When the train to Bergen derails just before the Finse tunnel, the passengers find themselves evacuated to a nearby hotel to ride out the worst winter storm anyone can remember. The following morning, the residents of the hotel wake up to find that one of their number, a famous priest called Cato Hammer, has been murdered — shot in the face at close range. Cut off from the outside world, the hotel manager turns to the only resource she can find to hand: grumpy former detective Hanne Wilhelmsen, who really doesn't want to get involved. Eventually Hanne softens her position and agrees to help. But being confined to the lobby by her wheelchair, she is forced to rely on a core group of fellow investigators — the hotel manager, an out-doorsy lawyer who lives near by, a doctor from the crash, and a truculent teenager — none of whom she entirely trusts, to provide her with the information she needs to piece things together.
In classic Agatha Christie tradition, the cast of trapped residents includes a large number of unlikely characters (and likely suspects) who aren't always who they seem to be. Confined to the hotel, with the storm steadily growing worse, with a murderer on the loose, and with dark rumours circulating about a enigmatic armoured carriage attached to the train, the residents become increasingly difficult and it is all that the hotel's management can do to prevent a full-scale rebellion.

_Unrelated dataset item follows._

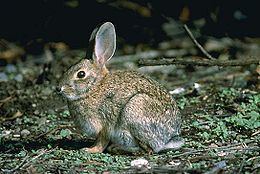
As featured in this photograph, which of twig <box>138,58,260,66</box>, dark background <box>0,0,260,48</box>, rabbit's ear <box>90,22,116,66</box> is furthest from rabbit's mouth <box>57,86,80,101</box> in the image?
dark background <box>0,0,260,48</box>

Although the final reveal isn't entirely unexpected, the claustrophobic hotel and its worrying decent into anarchy are very nicely done. Hanne Wilhelmsen, too, is an enjoyable protagonist: initially extremely stand-offish and determined not to get involved — an implicit consequence of the attack that left her wheelchair-bound — the murder bring her out of herself and makes her realise that she is going to have to start trusting people again. Given that 1222 is the 8th book to feature Wilhelmsen, I only hope it won't be too long until the others are translated into English.